(Text excerpt)

══════════

> ## Documentation Index
> Fetch the complete documentation index at: https://docs.spherecast.ai/llms.txt
> Use this file to discover all available pages before exploring further.

# Forecast accuracy

> Compare past forecast snapshots against actual sales to see how good your plan was

## What this page is for

Forecast accuracy answers a simple question: how close was the forecast to what actually sold? Spherecast compares a past **snapshot** of your plan against actual sales and scores the miss. You can measure any metric on the ladder, and you can control how far in advance the forecast was made.

> This may be a feature some companies don't have turned on. If you don't see it, it isn't enabled for your company.

## What you need first

Accuracy needs **snapshots** — frozen copies of the plan taken in the past. If none exist yet, there's nothing to compare against. Create snapshots from the demand plan (see **[Building consensus](/guide/demand-planning/building-consensus)**).

══════════

[Recorded data]
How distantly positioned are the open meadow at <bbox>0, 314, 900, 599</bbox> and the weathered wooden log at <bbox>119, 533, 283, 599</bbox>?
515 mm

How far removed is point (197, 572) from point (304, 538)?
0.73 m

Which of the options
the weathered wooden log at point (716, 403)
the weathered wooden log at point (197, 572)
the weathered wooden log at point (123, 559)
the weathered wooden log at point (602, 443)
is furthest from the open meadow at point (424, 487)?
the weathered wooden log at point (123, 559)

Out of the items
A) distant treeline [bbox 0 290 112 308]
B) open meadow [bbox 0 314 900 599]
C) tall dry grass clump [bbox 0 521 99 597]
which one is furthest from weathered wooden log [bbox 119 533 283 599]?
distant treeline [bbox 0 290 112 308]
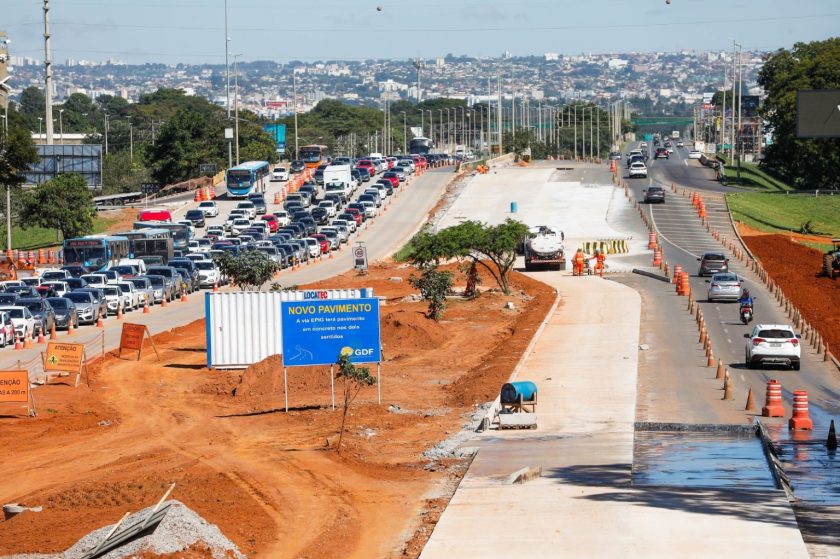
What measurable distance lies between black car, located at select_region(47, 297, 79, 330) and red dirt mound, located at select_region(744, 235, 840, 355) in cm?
2742

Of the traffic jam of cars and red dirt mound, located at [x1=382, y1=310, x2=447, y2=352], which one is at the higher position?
the traffic jam of cars

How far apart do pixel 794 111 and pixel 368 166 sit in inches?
1567

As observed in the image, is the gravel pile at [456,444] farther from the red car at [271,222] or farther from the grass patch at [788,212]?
the grass patch at [788,212]

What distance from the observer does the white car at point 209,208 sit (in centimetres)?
10225

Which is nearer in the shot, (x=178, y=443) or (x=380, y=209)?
(x=178, y=443)

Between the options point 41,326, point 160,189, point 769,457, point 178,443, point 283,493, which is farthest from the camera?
point 160,189

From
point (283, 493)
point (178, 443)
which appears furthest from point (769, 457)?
point (178, 443)

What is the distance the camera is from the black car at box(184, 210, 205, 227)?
3829 inches

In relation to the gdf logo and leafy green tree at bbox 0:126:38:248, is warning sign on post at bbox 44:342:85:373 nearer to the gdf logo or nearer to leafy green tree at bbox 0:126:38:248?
the gdf logo

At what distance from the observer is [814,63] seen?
13412cm

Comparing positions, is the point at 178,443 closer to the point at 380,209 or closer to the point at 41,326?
the point at 41,326

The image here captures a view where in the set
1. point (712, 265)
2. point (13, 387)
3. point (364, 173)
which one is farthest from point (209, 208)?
point (13, 387)

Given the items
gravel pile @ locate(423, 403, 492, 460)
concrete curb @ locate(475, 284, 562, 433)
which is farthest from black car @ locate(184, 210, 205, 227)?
gravel pile @ locate(423, 403, 492, 460)

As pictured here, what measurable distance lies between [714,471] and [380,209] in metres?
81.7
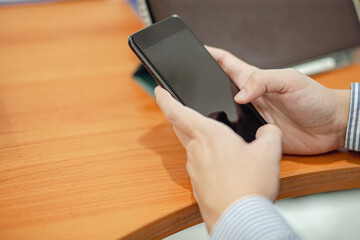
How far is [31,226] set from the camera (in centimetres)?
34

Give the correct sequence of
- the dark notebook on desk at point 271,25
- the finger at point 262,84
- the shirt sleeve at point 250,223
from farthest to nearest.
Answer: the dark notebook on desk at point 271,25
the finger at point 262,84
the shirt sleeve at point 250,223

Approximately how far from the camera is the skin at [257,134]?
1.07ft

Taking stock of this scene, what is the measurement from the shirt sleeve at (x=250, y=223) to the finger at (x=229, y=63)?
0.24 meters

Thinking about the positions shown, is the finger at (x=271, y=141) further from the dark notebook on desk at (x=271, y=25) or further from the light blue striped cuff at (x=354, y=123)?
the dark notebook on desk at (x=271, y=25)

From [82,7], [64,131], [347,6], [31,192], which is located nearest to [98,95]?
[64,131]

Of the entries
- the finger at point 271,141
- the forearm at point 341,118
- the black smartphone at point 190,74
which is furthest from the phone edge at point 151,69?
the forearm at point 341,118

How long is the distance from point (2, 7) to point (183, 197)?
69 cm

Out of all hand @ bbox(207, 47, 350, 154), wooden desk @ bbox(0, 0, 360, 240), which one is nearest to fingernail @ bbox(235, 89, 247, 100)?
Answer: hand @ bbox(207, 47, 350, 154)

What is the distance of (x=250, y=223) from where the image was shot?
31 cm

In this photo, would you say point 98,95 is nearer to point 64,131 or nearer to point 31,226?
point 64,131

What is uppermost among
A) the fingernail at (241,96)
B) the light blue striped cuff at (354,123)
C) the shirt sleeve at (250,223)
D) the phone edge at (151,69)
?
the phone edge at (151,69)

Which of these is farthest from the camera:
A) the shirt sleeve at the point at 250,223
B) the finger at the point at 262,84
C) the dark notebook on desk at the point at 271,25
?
the dark notebook on desk at the point at 271,25

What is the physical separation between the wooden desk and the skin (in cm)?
4

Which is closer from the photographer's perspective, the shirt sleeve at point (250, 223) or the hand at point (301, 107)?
the shirt sleeve at point (250, 223)
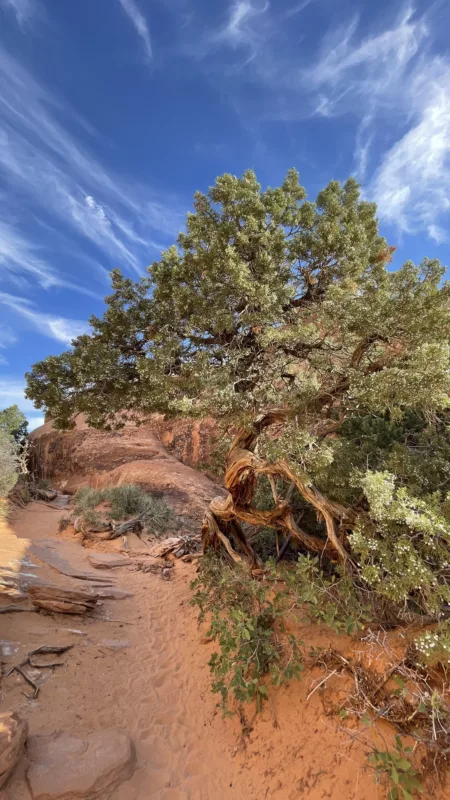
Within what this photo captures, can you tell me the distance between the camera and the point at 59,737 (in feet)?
16.1

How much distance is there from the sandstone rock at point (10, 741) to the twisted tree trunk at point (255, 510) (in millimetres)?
5011

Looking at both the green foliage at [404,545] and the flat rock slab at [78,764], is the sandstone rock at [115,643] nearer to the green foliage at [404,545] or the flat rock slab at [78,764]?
the flat rock slab at [78,764]

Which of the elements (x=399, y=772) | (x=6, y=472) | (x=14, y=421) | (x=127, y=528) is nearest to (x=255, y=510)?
(x=399, y=772)

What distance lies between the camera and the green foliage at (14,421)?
30281 mm

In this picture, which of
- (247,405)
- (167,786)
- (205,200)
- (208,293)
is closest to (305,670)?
(167,786)

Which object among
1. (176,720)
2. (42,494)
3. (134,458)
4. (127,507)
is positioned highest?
(134,458)

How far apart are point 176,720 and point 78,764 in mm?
2075

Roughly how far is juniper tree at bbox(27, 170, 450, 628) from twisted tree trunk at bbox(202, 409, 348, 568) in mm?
38

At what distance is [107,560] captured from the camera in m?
12.4

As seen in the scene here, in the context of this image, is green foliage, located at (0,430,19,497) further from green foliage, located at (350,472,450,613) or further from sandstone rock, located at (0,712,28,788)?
green foliage, located at (350,472,450,613)

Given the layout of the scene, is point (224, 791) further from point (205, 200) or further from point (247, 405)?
point (205, 200)

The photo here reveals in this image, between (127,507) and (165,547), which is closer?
(165,547)

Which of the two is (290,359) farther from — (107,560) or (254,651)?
(107,560)

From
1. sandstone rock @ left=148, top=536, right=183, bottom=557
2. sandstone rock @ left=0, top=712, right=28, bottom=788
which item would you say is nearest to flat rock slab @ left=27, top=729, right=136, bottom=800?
sandstone rock @ left=0, top=712, right=28, bottom=788
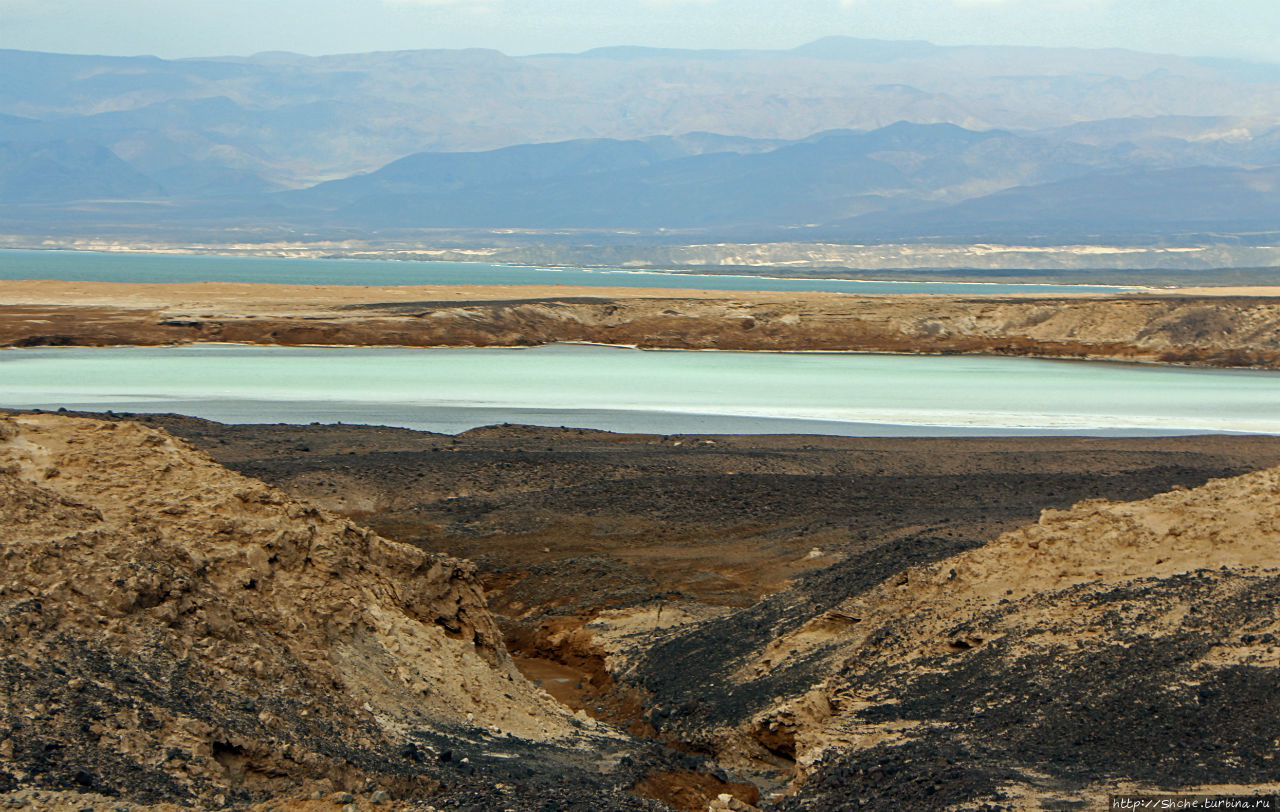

══════════

(Tasks and exercises)
a - Summarize the forecast accuracy page in two sentences.
b - List every heading that appears in the forecast accuracy page.
c - According to the forecast accuracy page, why must snapshots exist before accuracy can be measured? Answer in one or two sentences.

(Expected outputs)
a - Spherecast's forecast accuracy feature compares a past snapshot of a plan against actual sales and scores the miss, for any metric on the ladder and with control over how far in advance the forecast was made. The feature needs snapshots, which are frozen copies of the plan created from the demand plan, and it may not be enabled for every company.

b -
- Documentation Index
- Forecast accuracy
- What this page is for
- What you need first

c - Accuracy is measured by comparing a past snapshot of the plan, meaning a frozen copy taken earlier, against actual sales. If no snapshots exist yet, there is nothing to compare against.